Gruthuse. — Parce qu’il est brave comme un lion.
Jacqueline. — Est-il bon aussi ?
Gruthuse. — Oui, Jacqueline, et surtout pour les pauvres et les petites gens.
Jacqueline. — C’est très bien, cela, très bien. Mais il vaudrait mieux qu’il n’eût pas tant de courage.
Charles, étonné. — Pourquoi donc ?
Jacqueline. — Parce que, quand on est si brave que ça, on fait la guerre, et, la guerre, ça ruine les pays.
Charles, vivement. — Pas toujours ; les guerres heureuses augmentent la puissance d’un prince, et par les conquêtes on gagne de nouveaux États.
Gruthuse, à part. — À moins qu’on ne perde ceux qu’on a.
Jacqueline. — Et pour quoi faire en gagner, quand on en a déjà assez, déjà trop, comme on dit que c’est le cas de notre duc ?
Charles, fronçant le sourcil. — Votre omelette se fait attendre, bonne femme.
Jacqueline, à part. — Oh oui, qu’il est arrogant ! (Haut.) Ne vous impatientez pas, messire, ça va être prêt. (Elle retourne à son feu, et l’instant d’après pose sur la table l’omelette fumante.)
Charles, se déridant. — À la bonne heure ! À table, Gruthuse ! (Ils rapprochent leurs sièges et commencent à manger.

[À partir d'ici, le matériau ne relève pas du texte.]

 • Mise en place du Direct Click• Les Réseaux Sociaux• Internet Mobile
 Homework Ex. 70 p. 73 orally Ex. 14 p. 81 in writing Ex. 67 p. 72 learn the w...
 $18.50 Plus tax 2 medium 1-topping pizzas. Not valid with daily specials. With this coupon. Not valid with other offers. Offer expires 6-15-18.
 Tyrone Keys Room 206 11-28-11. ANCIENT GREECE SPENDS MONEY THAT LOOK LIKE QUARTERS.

Jacqueline reste debout à les regarder.)
Jacqueline, scandalisée, en voyant le duc se servir le premier. — à part. — Ah ! bien, par exemple, voilà qui est trop fort ! et monsieur de Gruthuse qui le laisse faire ! Je ne peux pas souffrir cela, moi ! (Haut à Charles.) « Messire, vous êtes bien malappris ![1] »

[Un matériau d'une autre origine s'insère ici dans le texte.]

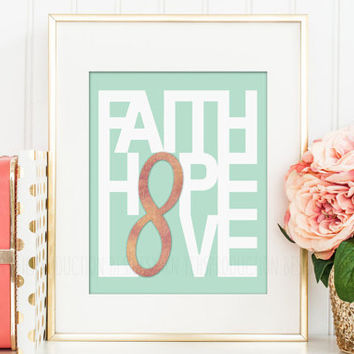 Faith Hop Love, Love Printable with Infinity Symbol, Rose Gold Foil Print, Modern Home Decor Print, Bible Verse Wall Print, Christian Gift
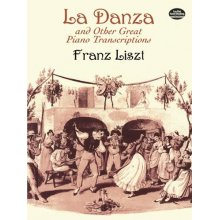LISZT F. La Danza and Other Great Piano Transcriptions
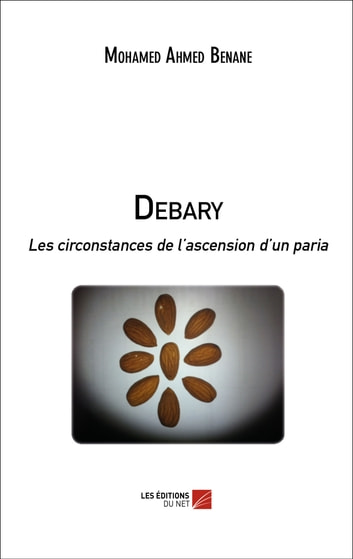 Debary - Les circonstances de l'ascension d'un paria ebook by Mohamed Ahmed Benane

Charles, sursautant. — Hein ?
Gruthuse, effrayé. — Jacqueline !
Jacqueline. — Oui, « bien malappris de mettre la main au plat avant monsieur le gouverneur ».

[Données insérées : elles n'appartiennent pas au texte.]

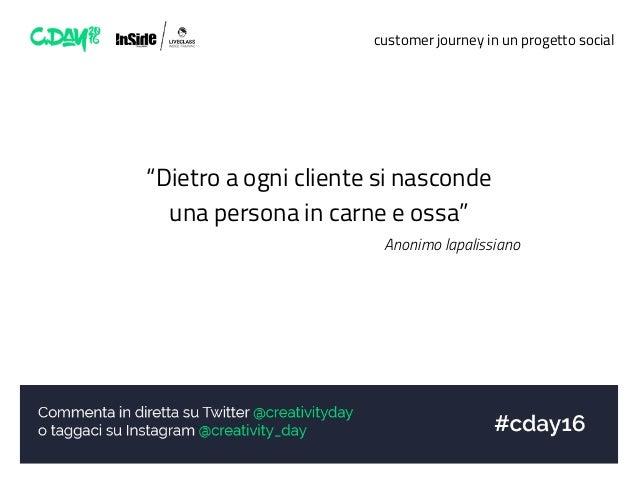 """customer journey in un progetto social """"Dietro a ogni cliente si nasconde una persona in carne e ossa"""" Anonimo lapalissiano"""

Charles, riant. — Par saint Georges, elle a son franc parler, la bûcheronne ! Ah ! ah ! ah ! ah !
Jacqueline, sévère. — Il n’y a pas de quoi rire. Pour un seigneur de la cour, vous devriez avoir plus de savoir-vivre.
Gruthuse. — Pour Dieu, taisez-vous !
Jacqueline. — Non, messire, je veux lui répéter qu’il est un malappris. Il est jeune, il faut l’avertir pour qu’il se corrige.
Gruthuse. — Mais, malheureuse ! vous ne savez pas à qui vous parlez, « vous ne savez pas que voilà votre maître et le mien, monseigneur le duc de Bourgogne ! »
Jacqueline, saisie. — Oh ! (Se remettant.) Non, je suis bête ! c’est pour rire que vous me dites ça, pour me faire peur, (à Charles.) N’est-ce pas, messire, que vous n’êtes pas…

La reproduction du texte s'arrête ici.